### Task item
Please reproduce exactly the lines from the start of the records through the one containing "Consider this experimental", and nothing more.

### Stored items
=======
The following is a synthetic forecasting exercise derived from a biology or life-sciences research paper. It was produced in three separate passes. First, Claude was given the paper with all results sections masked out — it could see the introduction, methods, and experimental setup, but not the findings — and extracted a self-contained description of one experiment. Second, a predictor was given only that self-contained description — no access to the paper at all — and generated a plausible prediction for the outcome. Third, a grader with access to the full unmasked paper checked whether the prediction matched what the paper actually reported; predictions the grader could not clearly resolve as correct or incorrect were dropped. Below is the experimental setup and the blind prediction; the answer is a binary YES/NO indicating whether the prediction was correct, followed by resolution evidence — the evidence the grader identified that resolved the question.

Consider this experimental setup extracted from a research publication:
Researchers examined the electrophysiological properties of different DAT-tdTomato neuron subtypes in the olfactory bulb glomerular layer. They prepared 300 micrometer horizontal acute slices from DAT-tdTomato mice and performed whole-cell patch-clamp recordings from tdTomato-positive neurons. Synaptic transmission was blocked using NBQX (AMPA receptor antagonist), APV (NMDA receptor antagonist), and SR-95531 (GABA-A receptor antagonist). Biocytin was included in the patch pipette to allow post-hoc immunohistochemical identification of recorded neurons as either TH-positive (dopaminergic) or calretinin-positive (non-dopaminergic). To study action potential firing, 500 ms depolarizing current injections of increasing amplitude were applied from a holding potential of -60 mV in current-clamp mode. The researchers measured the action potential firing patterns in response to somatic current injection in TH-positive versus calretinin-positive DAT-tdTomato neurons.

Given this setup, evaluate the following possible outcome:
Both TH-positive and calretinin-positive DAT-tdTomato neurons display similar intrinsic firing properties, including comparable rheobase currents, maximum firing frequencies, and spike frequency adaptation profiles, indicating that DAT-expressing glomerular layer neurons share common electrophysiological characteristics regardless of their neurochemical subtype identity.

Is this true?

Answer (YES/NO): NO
=======
### Finished task
The following is a synthetic forecasting exercise derived from a biology or life-sciences research paper. It was produced in three separate passes. First, Claude was given the paper with all results sections masked out — it could see the introduction, methods, and experimental setup, but not the findings — and extracted a self-contained description of one experiment. Second, a predictor was given only that self-contained description — no access to the paper at all — and generated a plausible prediction for the outcome. Third, a grader with access to the full unmasked paper checked whether the prediction matched what the paper actually reported; predictions the grader could not clearly resolve as correct or incorrect were dropped. Below is the experimental setup and the blind prediction; the answer is a binary YES/NO indicating whether the prediction was correct, followed by resolution evidence — the evidence the grader identified that resolved the question.

Consider this experimental setup extracted from a research publication:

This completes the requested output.